## Working data
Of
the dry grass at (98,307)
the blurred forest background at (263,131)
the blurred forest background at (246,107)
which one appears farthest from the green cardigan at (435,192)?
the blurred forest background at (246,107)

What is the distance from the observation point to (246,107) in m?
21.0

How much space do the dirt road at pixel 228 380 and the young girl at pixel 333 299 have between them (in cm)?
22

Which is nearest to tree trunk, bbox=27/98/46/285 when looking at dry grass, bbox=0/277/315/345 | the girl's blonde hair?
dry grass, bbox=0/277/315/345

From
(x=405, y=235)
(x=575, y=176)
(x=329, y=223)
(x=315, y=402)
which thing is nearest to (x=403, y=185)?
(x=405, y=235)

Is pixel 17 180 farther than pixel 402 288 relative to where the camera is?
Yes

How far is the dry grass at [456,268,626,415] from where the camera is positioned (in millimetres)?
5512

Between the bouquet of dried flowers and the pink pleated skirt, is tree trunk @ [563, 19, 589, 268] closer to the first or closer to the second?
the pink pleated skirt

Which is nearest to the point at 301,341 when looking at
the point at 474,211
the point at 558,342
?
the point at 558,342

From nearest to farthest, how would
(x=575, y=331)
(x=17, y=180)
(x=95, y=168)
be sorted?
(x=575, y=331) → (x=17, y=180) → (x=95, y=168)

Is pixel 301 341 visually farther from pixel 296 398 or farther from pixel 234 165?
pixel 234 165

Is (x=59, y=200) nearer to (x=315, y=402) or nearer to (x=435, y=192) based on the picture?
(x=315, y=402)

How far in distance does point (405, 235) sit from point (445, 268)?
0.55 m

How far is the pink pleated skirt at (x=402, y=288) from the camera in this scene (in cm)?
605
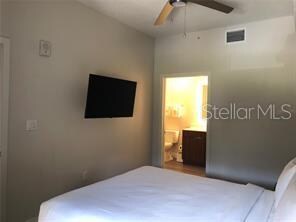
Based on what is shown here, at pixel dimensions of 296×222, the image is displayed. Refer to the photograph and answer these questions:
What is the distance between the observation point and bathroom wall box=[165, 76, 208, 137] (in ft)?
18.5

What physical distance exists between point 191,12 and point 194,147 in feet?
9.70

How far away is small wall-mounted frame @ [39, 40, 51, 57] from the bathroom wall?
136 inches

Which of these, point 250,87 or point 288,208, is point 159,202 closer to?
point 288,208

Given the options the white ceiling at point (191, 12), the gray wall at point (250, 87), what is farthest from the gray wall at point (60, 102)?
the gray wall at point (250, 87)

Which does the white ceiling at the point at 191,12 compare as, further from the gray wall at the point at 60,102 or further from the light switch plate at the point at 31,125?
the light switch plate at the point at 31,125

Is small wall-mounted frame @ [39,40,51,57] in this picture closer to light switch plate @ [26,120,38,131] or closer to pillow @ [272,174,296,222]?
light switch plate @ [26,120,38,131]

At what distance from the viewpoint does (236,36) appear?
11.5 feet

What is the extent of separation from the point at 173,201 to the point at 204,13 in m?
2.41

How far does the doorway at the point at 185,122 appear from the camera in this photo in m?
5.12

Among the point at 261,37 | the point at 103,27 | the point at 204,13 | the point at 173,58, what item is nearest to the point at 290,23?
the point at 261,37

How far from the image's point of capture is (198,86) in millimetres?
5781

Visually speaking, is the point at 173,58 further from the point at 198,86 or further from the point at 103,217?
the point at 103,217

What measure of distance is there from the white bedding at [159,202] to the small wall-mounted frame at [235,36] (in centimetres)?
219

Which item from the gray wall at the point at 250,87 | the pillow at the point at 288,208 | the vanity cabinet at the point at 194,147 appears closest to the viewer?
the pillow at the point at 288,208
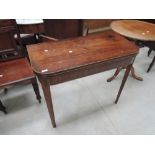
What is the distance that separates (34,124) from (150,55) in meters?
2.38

==

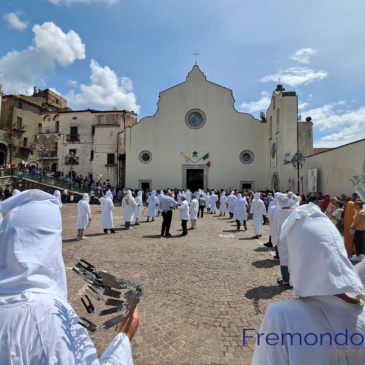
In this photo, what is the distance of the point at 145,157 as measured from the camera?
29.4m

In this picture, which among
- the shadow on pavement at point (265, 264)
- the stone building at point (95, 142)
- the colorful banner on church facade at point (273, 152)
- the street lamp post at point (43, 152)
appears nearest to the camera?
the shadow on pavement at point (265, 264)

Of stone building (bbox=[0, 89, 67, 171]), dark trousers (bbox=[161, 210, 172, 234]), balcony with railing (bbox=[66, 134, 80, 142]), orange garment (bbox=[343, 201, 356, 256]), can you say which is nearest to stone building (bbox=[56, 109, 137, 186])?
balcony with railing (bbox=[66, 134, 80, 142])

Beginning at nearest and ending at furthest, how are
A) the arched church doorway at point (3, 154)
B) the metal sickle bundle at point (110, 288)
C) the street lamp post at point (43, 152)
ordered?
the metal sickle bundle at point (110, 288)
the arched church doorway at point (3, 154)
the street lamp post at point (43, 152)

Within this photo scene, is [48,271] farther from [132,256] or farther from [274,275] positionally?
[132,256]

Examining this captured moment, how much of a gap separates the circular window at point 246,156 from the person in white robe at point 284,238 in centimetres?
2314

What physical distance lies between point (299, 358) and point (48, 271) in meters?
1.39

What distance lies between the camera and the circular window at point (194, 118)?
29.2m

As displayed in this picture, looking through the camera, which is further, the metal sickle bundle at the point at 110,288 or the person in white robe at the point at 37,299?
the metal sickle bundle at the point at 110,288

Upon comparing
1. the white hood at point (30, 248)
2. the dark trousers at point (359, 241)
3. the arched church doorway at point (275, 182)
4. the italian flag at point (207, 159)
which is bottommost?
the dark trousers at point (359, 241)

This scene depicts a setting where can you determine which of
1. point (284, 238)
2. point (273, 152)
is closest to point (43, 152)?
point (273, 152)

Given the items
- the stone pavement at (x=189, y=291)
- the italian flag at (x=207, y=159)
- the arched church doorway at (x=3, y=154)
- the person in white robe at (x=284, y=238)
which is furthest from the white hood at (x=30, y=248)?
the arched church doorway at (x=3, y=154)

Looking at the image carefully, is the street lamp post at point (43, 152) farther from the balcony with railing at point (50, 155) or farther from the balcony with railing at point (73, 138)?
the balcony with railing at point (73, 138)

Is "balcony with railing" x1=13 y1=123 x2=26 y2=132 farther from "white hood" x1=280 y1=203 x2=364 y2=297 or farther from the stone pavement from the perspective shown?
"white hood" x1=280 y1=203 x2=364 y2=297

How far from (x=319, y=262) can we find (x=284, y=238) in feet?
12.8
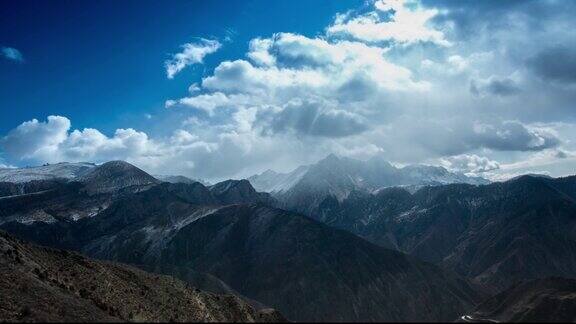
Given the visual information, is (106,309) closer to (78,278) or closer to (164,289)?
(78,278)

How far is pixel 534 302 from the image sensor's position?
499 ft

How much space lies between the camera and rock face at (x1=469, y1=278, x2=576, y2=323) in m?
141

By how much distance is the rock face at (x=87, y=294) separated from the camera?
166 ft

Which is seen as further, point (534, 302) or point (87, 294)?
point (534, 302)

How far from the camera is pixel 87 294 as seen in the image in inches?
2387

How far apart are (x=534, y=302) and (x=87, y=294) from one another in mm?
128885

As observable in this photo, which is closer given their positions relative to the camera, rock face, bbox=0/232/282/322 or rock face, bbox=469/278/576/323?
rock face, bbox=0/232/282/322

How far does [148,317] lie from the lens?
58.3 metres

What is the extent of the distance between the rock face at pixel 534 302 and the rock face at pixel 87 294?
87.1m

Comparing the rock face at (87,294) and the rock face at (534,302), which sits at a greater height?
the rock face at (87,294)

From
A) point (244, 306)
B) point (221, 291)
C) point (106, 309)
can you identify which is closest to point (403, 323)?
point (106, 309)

## Objective
Count the lines in the records above that contain the word "farthest". Reply with the number alone.

## Final result
3